### [Task directions]
Task for the records below: copy exactly, and only, the line containing "3DS MAX 2009" and every line after it to the end, with pictures left out.

### [Task data]
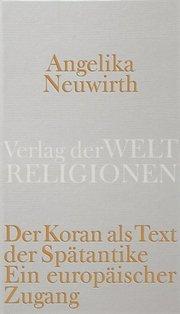 Buchcover Angelika Neuwirth: Der Koran als Text der Spätantike. Ein europäischer Zugang.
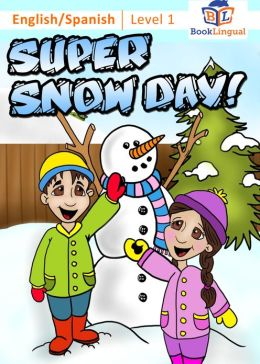 Super Snow Day! – Learn Spanish for Kids Series, English/Spanish Bilingual Book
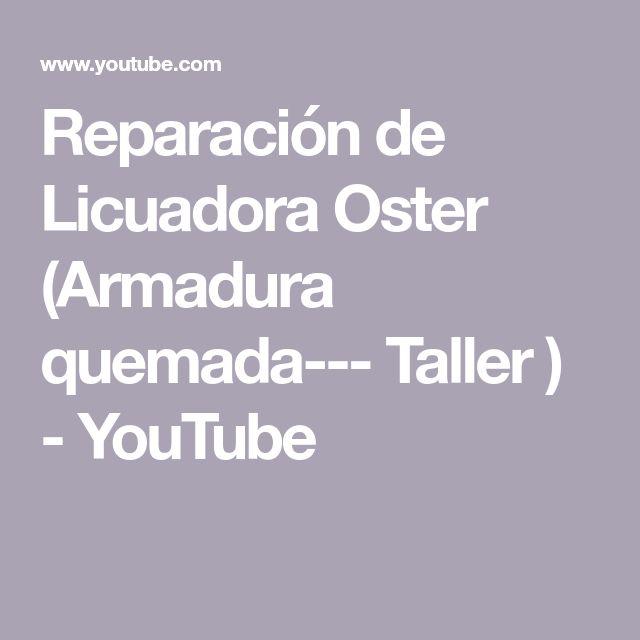 Reparación de Licuadora Oster (Armadura quemada--- Taller ) - YouTube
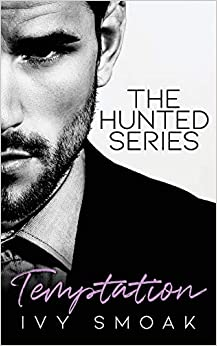 Temptation (The Hunted Series  1) Smoak, Ivy 9781515146889
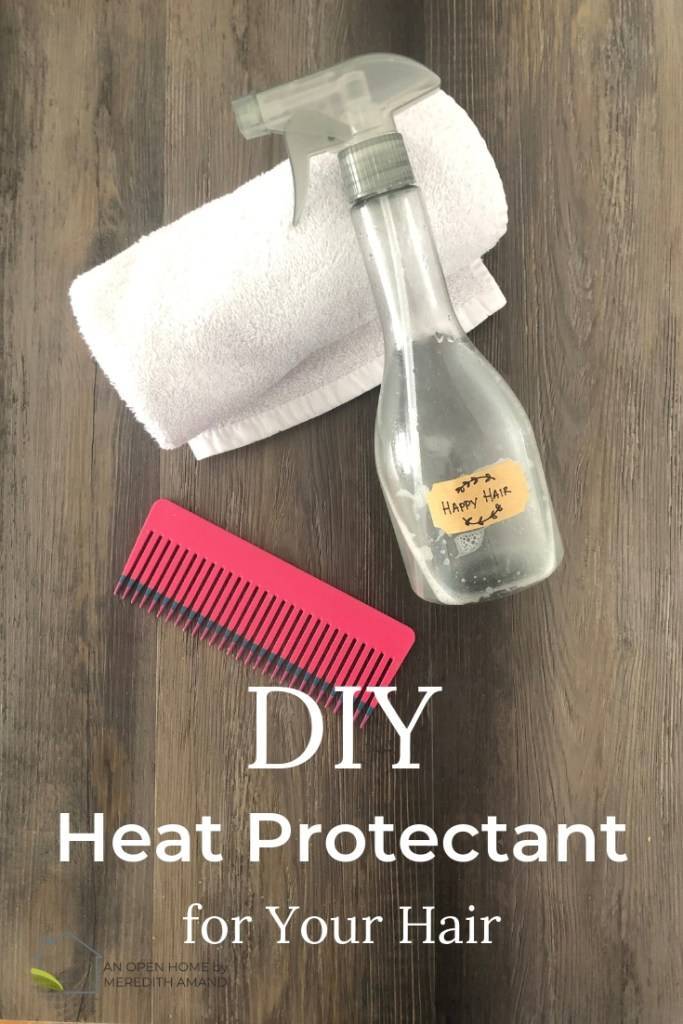 DIY Heat Protectant for Your Hair - Mix and spray just 3 ingredients for healthy, happy hair! | MeredithAmand.com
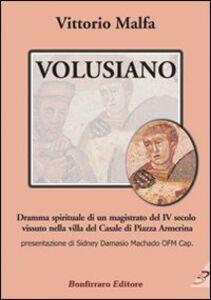 Volusiano. Dramma spirituale di un magistrato del IV secolo vissuto nella villa del Casale di piazza Armerina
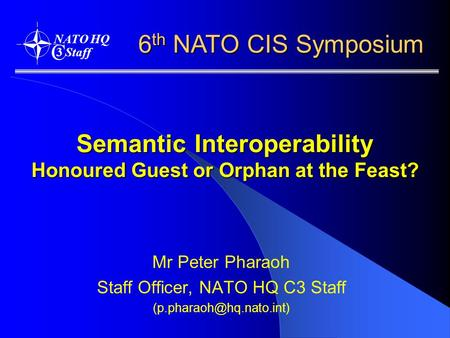 Semantic Interoperability Honoured Guest or Orphan at the Feast? Mr Peter Pharaoh Staff Officer, NATO HQ C3 Staff 6 th NATO CIS.
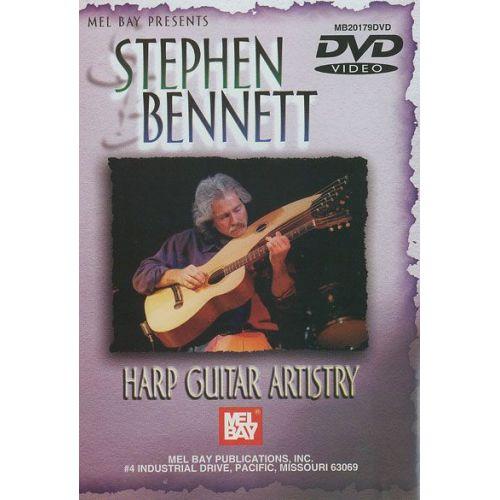 MEL BAY BENNETT STEPHEN - STEPHEN BENNETT: HARP GUITAR ARTISTRY - HARP GUITAR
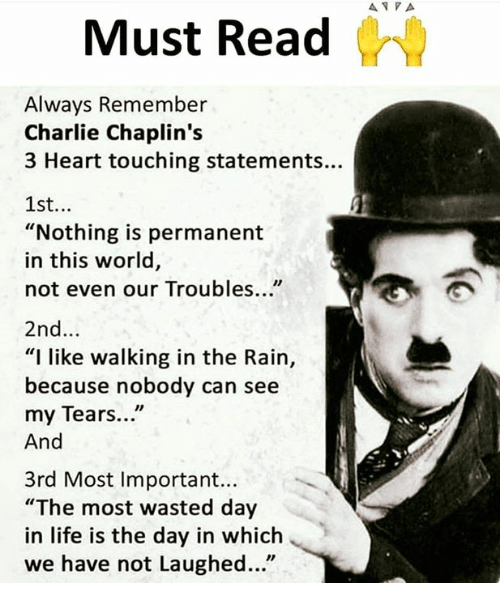 "Charlie, Life, and Memes: Must Read  Always Remember  Charlie Chaplin's  3 Heart touching statements...  1st...  ""Nothing is permanent  in this world,  not even our Troubles...""  2nd...  ""I like walking in the Rain,  because nobody can see  my Tears...""  And  3rd Most Important...  ""The most wasted day  in life is the day in which  we have not Laughed..."""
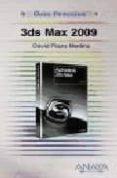 3DS MAX 2009 (GUIA PRACTICA) di PLAZA MEDINA, DAVID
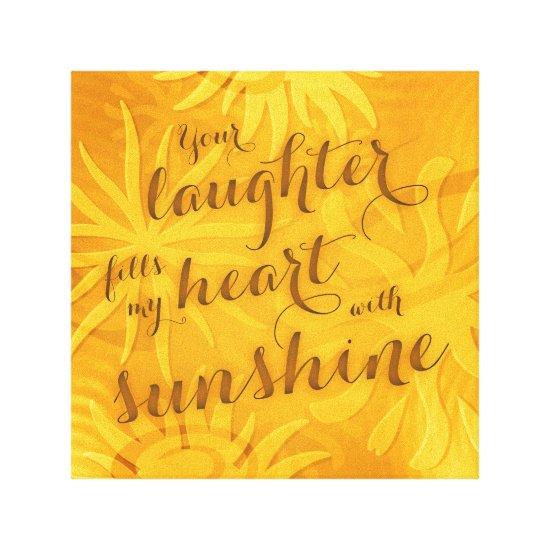 your laughter fills my heart with sunshine canvas print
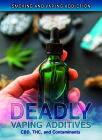 Deadly Vaping Additives: Cbd, Thc, and Contaminants Cover Image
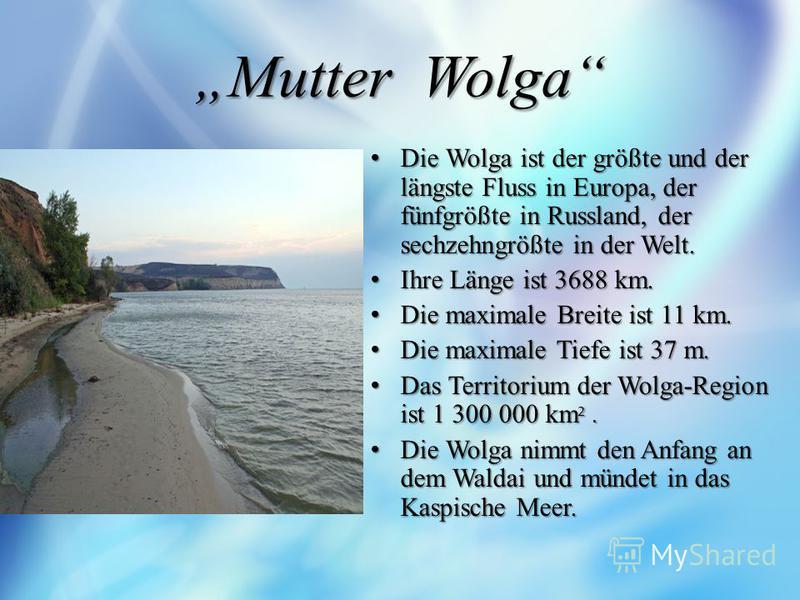 Mutter Wolga Die Wolga ist der größte und der längste Fluss in Europa, der fünfgrößte in Russland, der sechzehngrößte in der Welt. Die Wolga ist der größte und der längste Fluss in Europa, der fünfgrößte in Russland, der sechzehngrößte in der Welt. I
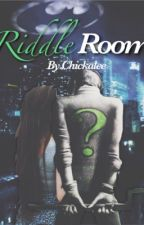 Riddle Room *completed* by Chickalee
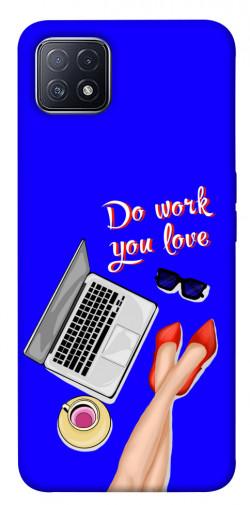 Чехол itsPrint Do work you love для Oppo A73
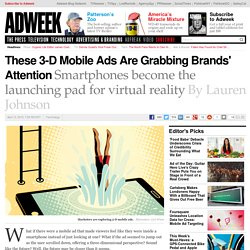 These 3-D Mobile Ads Are Grabbing Brands' Attention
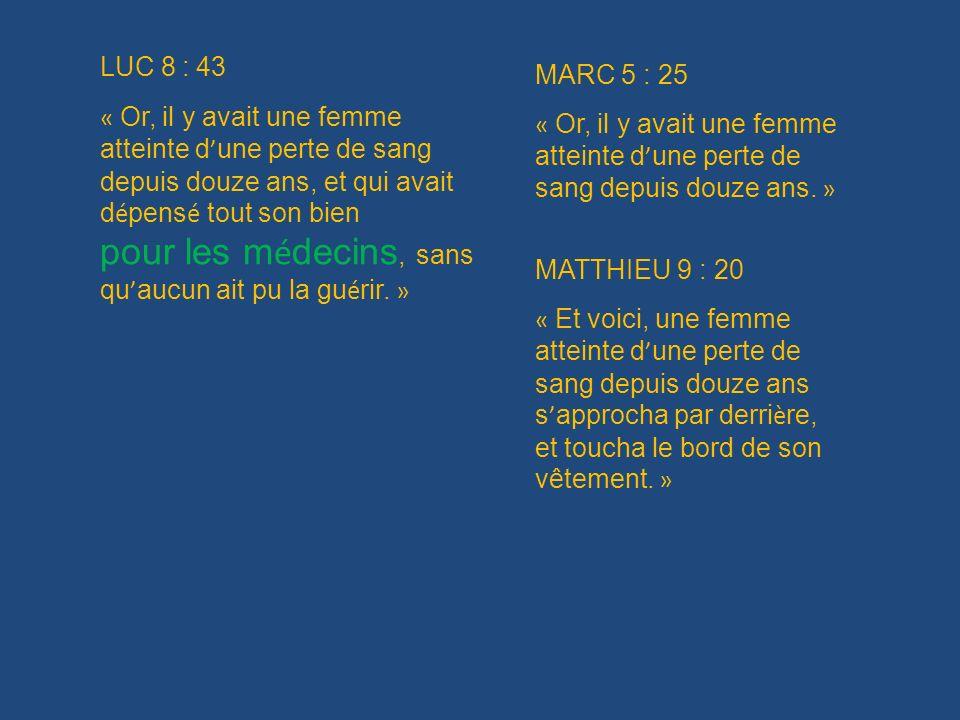 LUC 8 : 43 « Or, il y avait une femme atteinte d une perte de sang depuis douze ans, et qui avait d é pens é tout son bien pour les m é decins, sans q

### [Solution for this task]
 3DS MAX 2009 (GUIA PRACTICA) di PLAZA MEDINA, DAVID
 your laughter fills my heart with sunshine canvas print
 Deadly Vaping Additives: Cbd, Thc, and Contaminants Cover Image
 Mutter Wolga Die Wolga ist der größte und der längste Fluss in Europa, der fünfgrößte in Russland, der sechzehngrößte in der Welt. Die Wolga ist der größte und der längste Fluss in Europa, der fünfgrößte in Russland, der sechzehngrößte in der Welt. I
 Riddle Room *completed* by Chickalee
 Чехол itsPrint Do work you love для Oppo A73
 These 3-D Mobile Ads Are Grabbing Brands' Attention
 LUC 8 : 43 « Or, il y avait une femme atteinte d une perte de sang depuis douze ans, et qui avait d é pens é tout son bien pour les m é decins, sans q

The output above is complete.